Die drei großen Pyramiden von Gizeh sind Teil einer pharaonischen Totenstadt aus dem dritten vorchristlichen Jahrtausend, die sich über 50 Kilometer am Rande der Wüste entlangzieht und mehr als 80 größere und kleinere Pyramiden sowie eine Vielzahl von Grabanlagen und zugehörigen Gebäuden umfasst. Die Lage der größten Pyramiden – Cheops (137 m hoch), Chefren (136,5 m) und Mykerinos (66 m) – mit den zugehörigen Taltempeln und Tempelstraßen ist Ausdruck des Jenseitsglaubens der alten Ägypter, die die Wüste als das Reich der Toten betrachteten. Das Gebiet der Pyramiden gehört zum Kernbestand des UNESCO-Weltkulturerbes. In jüngerer Vergangenheit gab es wiederholt Konflikte um die Freihaltung dieses Gebietes von jeglicher Bebauung.

Siedlungsprozesse und Urbanisierung

Die im 19. Jahrhundert erbaute Straße der Pyramiden führt schnurgerade von Kairo durch die Stadt Gizeh zum luxuriösen Mena House Hotel und den touristischen Sehenswürdigkeiten. Sie bildete die Leitachse bei der Expansion der Stadt in Richtung Westen.
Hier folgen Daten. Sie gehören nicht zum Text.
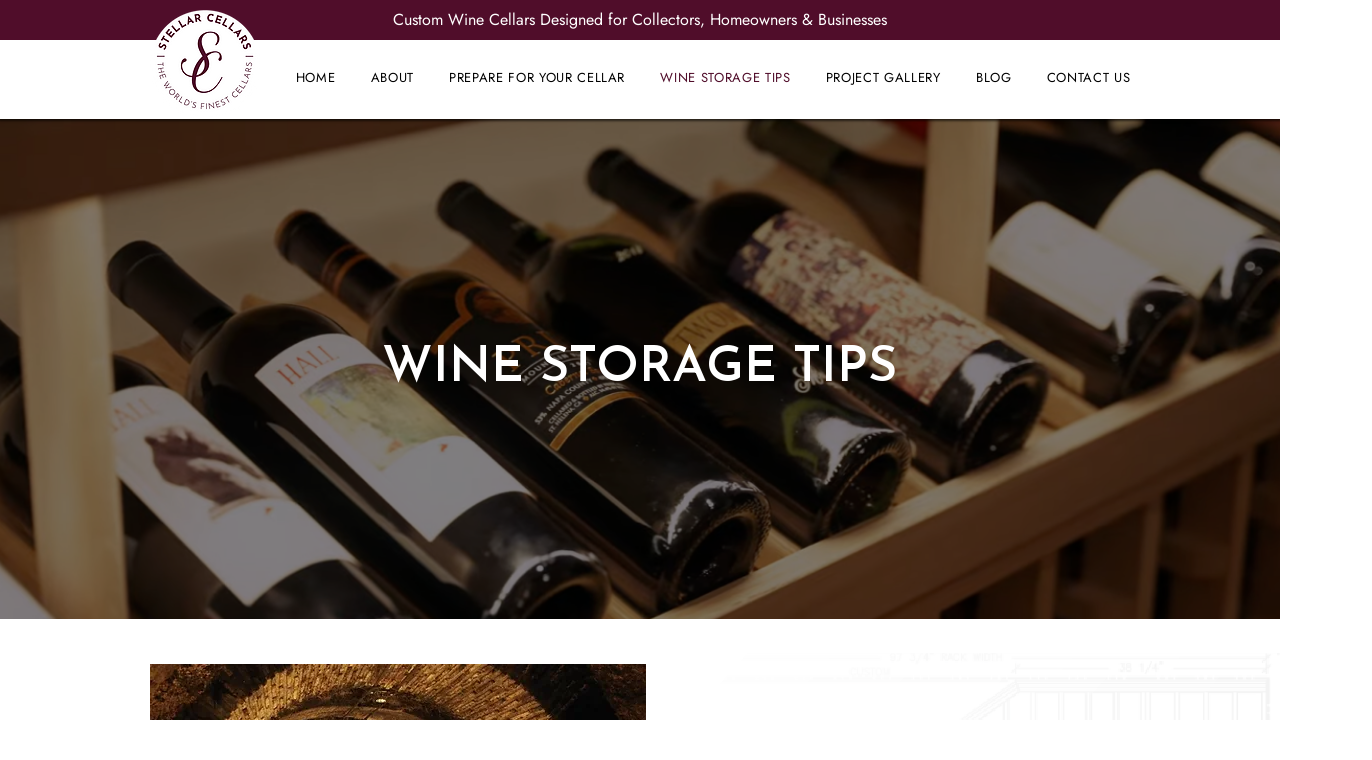

--- FILE ---
content_type: application/javascript;charset=iso-8859-1
request_url: https://fid.agkn.com/f?apiKey=2520642820
body_size: 123
content:
{ "TruAudienceID" : "E1:oGUIbbiOAbNf1Xm7vdEBcptEUIPsu6SIoyy9aYmgYQQyyRI35ooFzkETwrm4ZVxpzyh-6ZlrLn97SVQoN_RFrCnsvLLHlHokuIxXhkSom6xshvpld9yeGIz7NAZgAggF", "L3" : "" }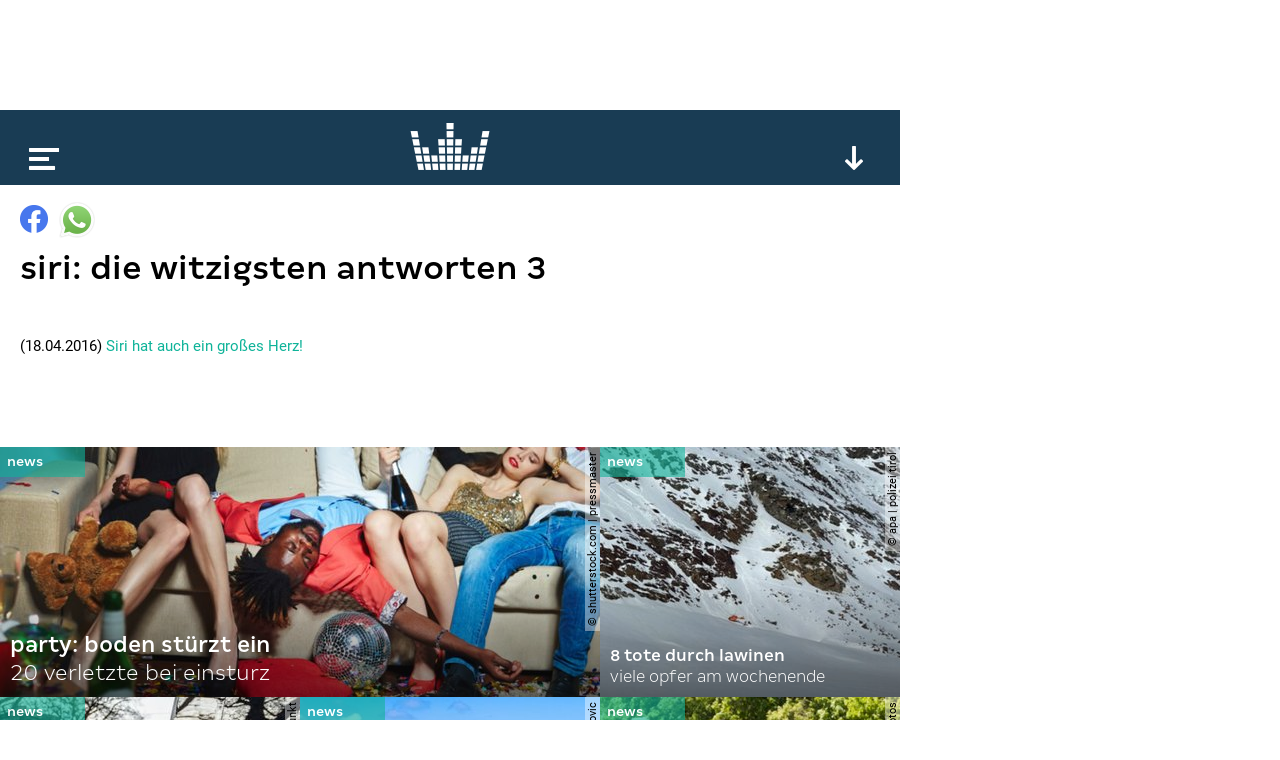

--- FILE ---
content_type: text/html; charset=utf-8
request_url: https://www.google.com/recaptcha/api2/aframe
body_size: 270
content:
<!DOCTYPE HTML><html><head><meta http-equiv="content-type" content="text/html; charset=UTF-8"></head><body><script nonce="TPfKSFzKDnNRCEMCR9bJnQ">/** Anti-fraud and anti-abuse applications only. See google.com/recaptcha */ try{var clients={'sodar':'https://pagead2.googlesyndication.com/pagead/sodar?'};window.addEventListener("message",function(a){try{if(a.source===window.parent){var b=JSON.parse(a.data);var c=clients[b['id']];if(c){var d=document.createElement('img');d.src=c+b['params']+'&rc='+(localStorage.getItem("rc::a")?sessionStorage.getItem("rc::b"):"");window.document.body.appendChild(d);sessionStorage.setItem("rc::e",parseInt(sessionStorage.getItem("rc::e")||0)+1);localStorage.setItem("rc::h",'1768759145341');}}}catch(b){}});window.parent.postMessage("_grecaptcha_ready", "*");}catch(b){}</script></body></html>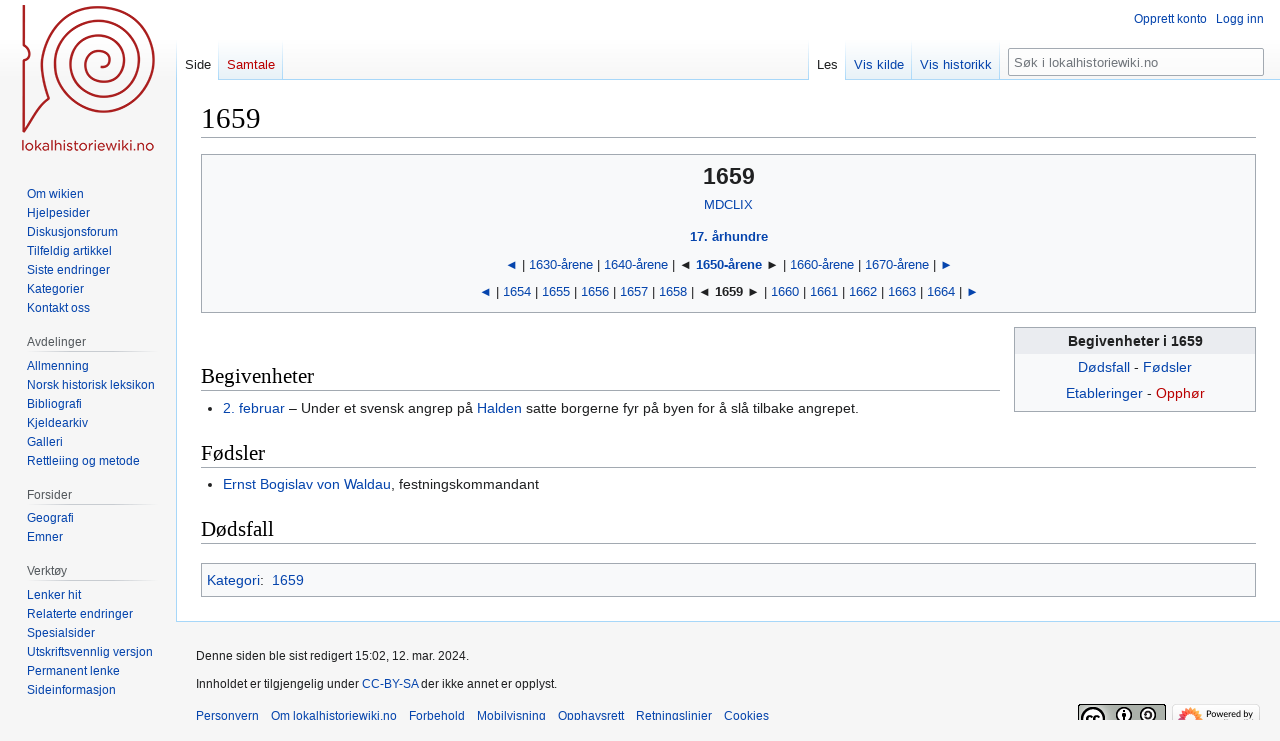

--- FILE ---
content_type: text/css; charset=utf-8
request_url: https://lokalhistoriewiki.no/load.php?lang=nb&modules=site.styles&only=styles&skin=vector
body_size: 1538
content:
.teaser:after{content:".";display:block;height:0;clear:both;visibility:hidden}.teaser{display:inline-block}* html .teaser{height:1%}.teaser{display:block}.poem{font-size:95%;font-style:italic}.flow-2column{-moz-column-count:2;column-count:2}.flow-3column{-moz-column-count:3;column-count:3}.flow-4column{-moz-column-count:4;column-count:4}.ext-infobox{border:2px solid #aaaaaa;width:272px;float:right;margin:1em 1em 1.5em 1.5em;border-collapse:collapse;background-color:white}.ext-infobox td{border:2px none #aaaaaa;padding:1.2em 1.5em;border-bottom:1px solid #f0f0f0 !important}.ext-header{background-color:#aaaaaa;color:white;text-align:left}.ext-header td{padding-top:0.5em}.ext-header img{padding:0 0.2em 0 0.5em}.ext-status-unstable,.ext-status-unstable td{border-color:#990000}.ext-status-unstable .ext-header{background-color:#990000;color:#ffff00}.ext-status-experimental,.ext-status-experimental td{border-color:#CC6600}.ext-status-experimental .ext-header{background-color:#CC6600}.ext-status-beta,.ext-status-beta td{border-color:#000099}.ext-status-beta .ext-header{background-color:#000099}.ext-status-stable,.ext-status-stable td{border-color:#009900}.ext-status-stable .ext-header{background-color:#009900}#bodyContent .indeks{text-align:center;margin:0;padding:5px;letter-spacing:3px;font-size:100%}#bodyContent .indeks a{padding-right:0 !important;background-image:none !important}.sideoversikt{width:32.9em;border:1px solid #ddd;background-color:#f8f8f8}.sideoversikt .side{width:3em;float:left;margin:2px;border:1px solid #eee;background-color:#f0f0f0;text-align:center}.odd{padding:0 5px;background:#edf3fe}.even{padding:0 5px;background:#ffffff}.border1{border-width:1px;border-style:solid;border-color:#006699}table.forside{border-spacing:0;margin-bottom:15px;padding-top:6px;padding:6px 15px 15px 15px;vertical-align:top}table.forside th{text-align:left;font-weight:bold;font-size:110%;padding:5px 8px 5px 8px}table.forside th.blue{background-color:#A3DCE6}table.forside th.gray{background-color:#DFDFDF}table.forside th.lysorange{background-color:#FDD491}table.forside th.beige{background-color:#F4E2E3}table.forside td{margin:0;vertical-align:top}table.forside td.justify{text-align:justify}table.forside td.padded{padding:5px 8px 5px 8px}h1.sideliste{font-weight:bold}table.metadata{border:1px solid #aaaaaa;display:none}.metadata-label{color:#FFFFFF}#mw-editbutton-subheadline,#mw-editbutton-signature,#mw-editbutton-insert-table,#mw-editbutton-references,#mw-editbutton-br,#mw-editbutton-hide-comment{margin-right:3px}#mw-editbutton-bold{margin-left:3px}.infoboks{width:24em }#wpLicense option[disabled]{font-weight:bold;font-style:italic;background-color:beige;color:black !important}.portlet .pBody{border:none;background-color:transparent}#p-search{border-top:none !important }#p-I_fokus,.portlet + .portlet{border-top:solid;border-top-width:0.5px;border-color:#C0C0C0;padding:3px 0px 3px 0px}div.infobox{width:350px;float:right;background-color:white;border:1px solid #AAA;margin-left:1em;margin-bottom:1em;padding:6px}div.bookbox{width:28em;float:right;background-color:white;border:1px solid #AAA;margin-left:1em;margin-bottom:1em;padding:6px}#front-main a.new{color:#ef7d00}#front-main-left-ukens_artikkel{background-color:#fee5bd}#front-main-left-smakebiter{background-color:#e5eff4}#front-main-right-ukens_bilde{background-color:#e4dfca}#front-main-right-aktuelt{background-color:#f7eada}#front-main-right-om_oss{border:1px solid black}div.front-post{margin-bottom:15px;padding-top:6px;padding:6px 15px 15px 15px}div.front-post a{color:#00638e}#Ukens_artikkel a{color:black}#Ukens_bilde a{color:black}#coordinates{position:absolute;z-index:0;border:none;background:none;right:50px;top:-40px;width:45.0em;float:right;margin:0.0em;padding:0.0em;line-height:1.5em;text-align:right;text-indent:0;font-size:85%;text-transform:none;white-space:normal}#coordinates a[href ^="http://"]{padding-right:18px !important}sup.reference{line-height:1em}.ve-ui-mwMediaDialog-panel-search .oo-ui-menuLayout-content .oo-ui-formLayout .oo-ui-fieldLayout{display:none}.ve-ui-mwMediaDialog-panel-search .oo-ui-menuLayout-content .oo-ui-formLayout .oo-ui-fieldLayout:last-of-type{display:block}.ns-special .mw-title a[title^="Bruker:"]::before,.ns-special .mw-contributions-title[title^="Bruker:"]::before{content:"Bruker:"}.ns-special .mw-title a[title^="Brukersamtale:"]::before,.ns-special .mw-contributions-title[title^="Brukersamtale:"]::before{content:"Brukersamtale:"}@media print{div#p-cactions,div.portlet,div#topbar,div#catlinks{display:none}div.infobar{width:45%;float:right;border:1px solid #aaa;margin-left:1em}div#map1{clear:right;margin-left:6px;margin-top:6px}@media print{.infoboks{width:40%;font-size:45% }}H1,H2,H3,H4,H5,H6{page-break-after:avoid }.references-small{page-break-inside:avoid }.thumb{page-break-inside:avoid }}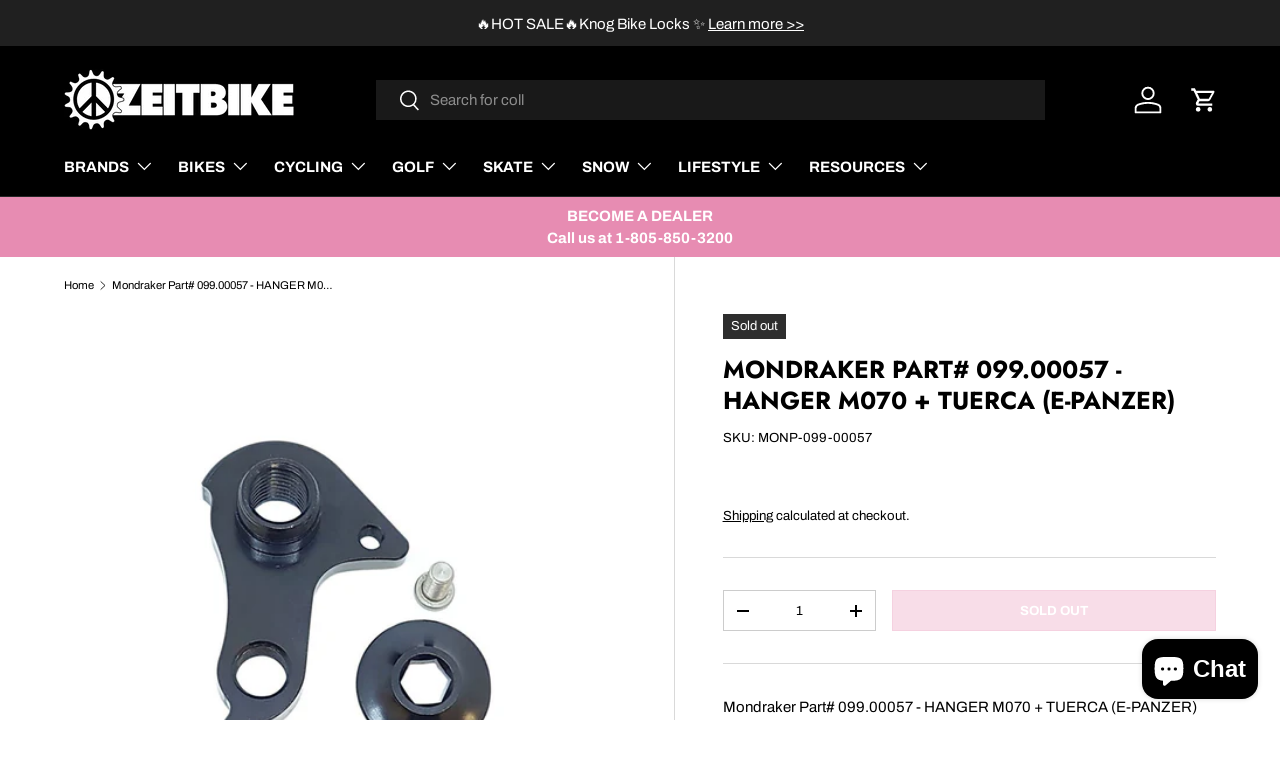

--- FILE ---
content_type: text/javascript
request_url: https://www.zeitbike.com/cdn/shop/t/108/assets/bss-custom.js?v=116920277114462610541727716343
body_size: -182
content:
BSS_B2B&&(window.addEventListener("cart_changed",()=>{setTimeout(()=>{let storeData=JSON.parse($("#bss-b2b-store-data").html());BSS_B2B.makeChangesAfterClickAjaxCart(500),BSS_B2B.cart.fixer(storeData,null,!1),BSS_B2B.handleCartCheckoutBtn(storeData),BSS_B2B.cp.changeProductPrice(JSON.parse($("#bss-b2b-store-data").html()),!1,!1,!1)},500)}),setTimeout(()=>{const targetMiniCart=document.querySelector("cart-drawer");targetMiniCart&&new MutationObserver((recordList,observe)=>{BSS_B2B.makeChangesAfterClickAjaxCart(500),BSS_B2B.cart.fixer(JSON.parse(document.getElementById("bss-b2b-store-data").innerHTML),!1,!1),BSS_B2B.cp.changeProductPrice(JSON.parse($("#bss-b2b-store-data").html()),!1,!1,!1),setTimeout(()=>{BSS_B2B.handleCartCheckoutBtn(JSON.parse($("#bss-b2b-store-data").html()))},1e3)}).observe(targetMiniCart,{attributes:!0})},500),window.location.pathname.includes("/cart")&&setTimeout(()=>{BSS_B2B.cp.changeProductPrice(JSON.parse($("#bss-b2b-store-data").html()),!1,!1,!1)},2e3),setTimeout(()=>{function handleButtonClick(e){e.preventDefault();const $button=$(this);let oldText=$(this).text();$button.css({"pointer-events":"none",opacity:"0.6"}),$button.text("Loading ..."),setTimeout(()=>{$button.css({"pointer-events":"unset",opacity:"1"}),$button.text(oldText)},2e3)}$(document).on("click dblclick",'button[name="checkout"]',handleButtonClick)},500),BSS_B2B.customTriggerCheckoutBtn=function(checkoutBtn){window.location.href="/checkout"});
//# sourceMappingURL=/cdn/shop/t/108/assets/bss-custom.js.map?v=116920277114462610541727716343


--- FILE ---
content_type: text/plain; charset=utf-8
request_url: https://d-ipv6.mmapiws.com/ant_squire
body_size: 161
content:
zeitbike.com;019bdcb7-9d5d-7796-8373-ec8832db728f:ccc2c94ef7ea97f9abbfd84e97614b65091458d6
Gizeh war zu Beginn des 20. Jahrhunderts noch eine Kleinstadt inmitten der ausgedehnten Bewässerungsfelder und Obstplantagen auf der Westseite des Nils. Heute leben hier 3,3 Mio. Menschen, viele von ihnen in informellen Wohnvierteln; von der alten Bausubstanz ist nicht mehr viel zu sehen. Die ehemals beschauliche Landstadt ist längst mit der Megastadt Kairo zusammengewachsen. Im Westen reicht sie nicht nur an das Pyramidengebiet heran, seit den 1980er-Jahren dehnen sich die Baugebiete auch auf der Westseite des Pyramidenplateaus immer weiter in die Wüste aus. Nordwestlich des Kartenausschnittes wurde ein neues Baugebiet mit dem Namen „Stadt des 6. Oktober“ ausgewiesen. Im Jahr 2006 hatte diese Entlastungsstadt rund 160 000 Einwohner, perspektivisch soll die Millionengrenze überschritten werden. Es gibt unter anderem mehrere Universitäten, Einkaufsmöglichkeiten und einen bedeutenden Industriepark.

Inzwischen liegt die Einwohnerzahl der Metropolregion Kairo bei geschätzt 20 Mio. Menschen. Seit Anfang des 20. Jahrhunderts hat sich der Anteil der ägyptischen Stadtbevölkerung von 20 auf derzeit 43 Prozent mehr als verdoppelt, die Einwohnerzahl des Landes stieg im selben Zeitraum von 10 Millionen auf 85 Millionen Menschen an. Dieses enorme Bevölkerungswachstum und die Landflucht führten zu einer ausgreifenden Urbanisierung. Die Metropolregion Kairo-Gizeh gilt heute als größter Ballungsraum Afrikas.

Auf der Karte ist gut zu sehen, wie enorm die Siedlungsflächen rund um die archäologischen Stätten in den letzten 30 Jahren gewachsen sind. Überall in den Neubauvierteln gibt es noch einzelne nicht überbaute Parzellen, die aus überwiegend spekulativen Gründen vorerst unbebaut bleiben.

Tourismusentwicklung

Der Tourismus ist für Ägypten einer der wichtigsten Devisenbringer und daher für die wirtschaftliche Entwicklung von größter Bedeutung. Die Branche hat jedoch infolge der Unruhen seit der Revolution von 2011 enorm gelitten. Wurden 2010 noch 14,7 Millionen Touristen gezählt, waren es 2013 nur noch 9,4 Millionen. Die Auslastung der Hotels in Kairo betrug im IV. Quartal 2013 nur rund 20 Prozent.

Von diesem Einbruch ist auch Gizeh, wo der Tourismus eine der wichtigsten Einnahmequellen ist, stark betroffen, weil es hier eine große Zahl von Hotels, Reitställen, Souvenirgeschäften und weiteren Angeboten gibt, die einseitig auf die Nachfrage von Urlaubsgästen ausgerichtet sind. Die von Touristen besuchte Zone ist eng begrenzt, Kontakte zwischen Urlaubsgästen und den Menschen in den Wohnvierteln von Gizeh gibt es kaum.

Gegenwärtig entsteht in unmittelbarer Nähe zu den Pyramiden der Neubau des Großen Ägyptischen Museums (GEM), um den Platzmangel in den Museen Kairos zu mildern und deutlich mehr Objekte präsentieren zu können. Mit rund 15 000 Besucherinnen und Besuchern pro Tag soll es eine der Hauptattraktionen Kairos und Ägyptens werden und den Tourismus ankurbeln.